デュアルインパルス脱進機やツインバレルなど、語りどころが満載のCal.9SA5。ムーブメントの構想段階から設計チームにデザイナーを加え、見た目の美しさを追求したのも、大きな特徴だ。フリースプラングの採用やテンプの受けをダブルブリッジにしているのも注目点。美麗なストライプ模様の「雫石川仕上げ」も魅力だ。

 またムーブメントの搭載位置も、リュウズの高さを見ると、さほど低くはない。つまり大きく、厚く、重いムーブメントが腰高に設置されている。加えて、ケースも重くボリュームがある。だから腕を振ると大きく揺れる。ヘッドが重く感じられるのだ。

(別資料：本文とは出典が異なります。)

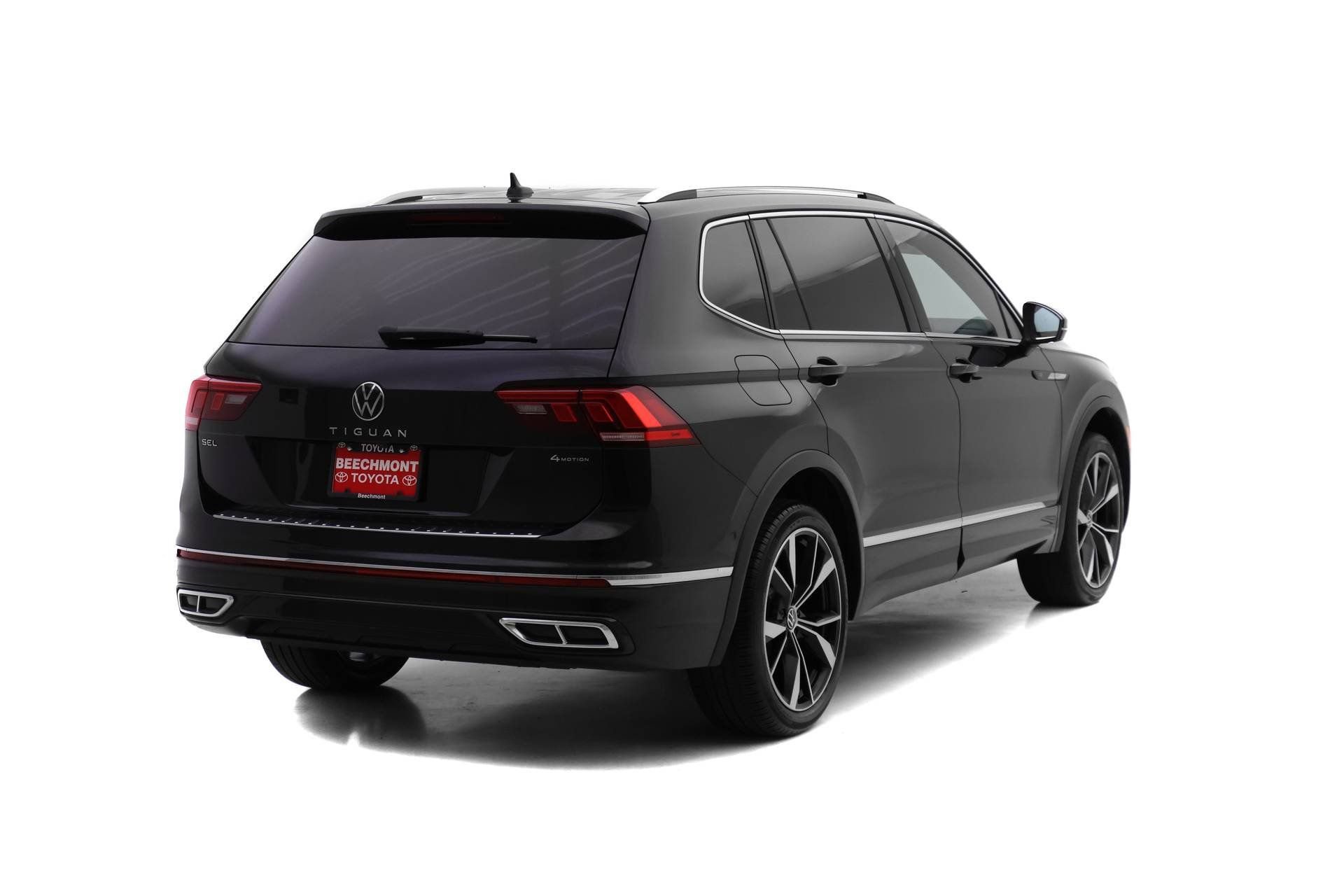 Used 2022 Volkswagen Tiguan SEL R-Line image 2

 ではブレスレットとのバランスはどうか。ケースが重ければブレスレットも重くしてバランスを取るというのは確かに正しい方法だ。オーデマ ピゲ「ロイヤル オークオフショア クロノグラフ」はその代表。大きく厚いケースを厚いブレスレットと合わせることで着け心地をよくしている。

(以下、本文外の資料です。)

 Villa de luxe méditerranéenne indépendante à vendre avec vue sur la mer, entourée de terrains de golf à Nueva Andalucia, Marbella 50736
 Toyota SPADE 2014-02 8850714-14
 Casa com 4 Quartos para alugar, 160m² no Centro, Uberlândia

 だが、個人的にはその真逆の方法も好みだ。例えば、大型のミリタリーパイロットウォッチにNATOストラップを合わせる。ケースが重い分、ストラップを軽くして、軽快に着けられるようにするのである。だからこのモデルも、動きに余裕のあるブレスレットではなく、ジャストサイズのレザーストラップでしっかりと腕に巻くとよいのかもしれない。もし次回もう一度機会があれば、ぜひ試してみたい。

針を多面カットにすることで、美しく煌めかせるとともに、視認性を高めるのが「セイコースタイル」だ。SLGH005はそのセイコースタイルを進化させ、より大きく立体的な針を採用。より一層の美しさと、見やすさを実現している。時針に映り込んだ歪みのない秒針に、磨きの質の高さが見て取れる。

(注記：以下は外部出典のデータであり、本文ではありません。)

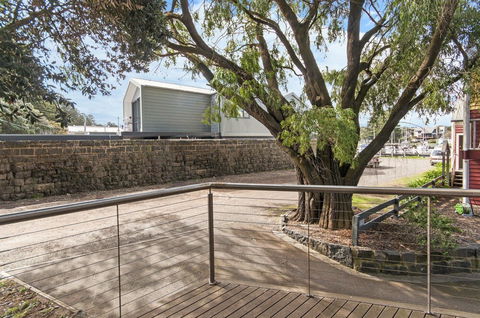 JOHANSSONS PERCH COTTAGE - Accommodation in Bendigo 1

 さて、それではここからはインプレッション項目に従って記していく。まず、大きめのリュウズは操作性がよい。手巻きしたときの感触も良好。ジャリジャリッという軽快な音が気持ちよく、もっと手で巻き上げたくなる。リュウズ周りのガタつきはなし。針合わせは正確、針飛びも起きない。

 1/10秒を刻む秒針の動きは見応え抜群。ただし同じ白樺にスプリングドライブモデルがあるのが悩ましい点。あの流れるような運針は特別だ。

 視認性は素晴らしく良い。一大特徴の白樺林を模したダイアルは、雪のような白い輝きが大きな魅力だ。だからその白い輝きに、多面カットの針とインデックスの組み合わせは、一見すると、白地にクロームで見にくいように思うかもしれない。しかしキラキラと煌めきつつマットなダイアルに、ダイヤモンドカットの針とインデックスは、コントラストがくっきりと直射日光や強い照明の下でも見やすい。太くされた針は好みの分かれるところだが、さらに見やすくなったという点では文句なしだ。

 自動巻きのローターの回転音については、一読者として以前から疑問だったのだが、どの程度を耳障りというのだろうか。音の大きさはセリタのキャリバーSW200やETA 2892A2と同じぐらい。キャリバーSW200やETA 2892A2が渇いた音なのに対し、キャリバー9SA5は滑らかな音がする。いずれにせよ、日常の使用で音が気になることはほとんどない。しかし、オーデマ ピゲのキャリバー2121のような無音ではないので、◎ではなく〇にした。

 最後に、この時計を欲しいかというと、チャンスがあれば手に入れたい。もう少し長い時間付き合うと、さらに新しい発見がありそうで、そこが楽しみだからだ。とまれ、よい時計なのは、間違いない。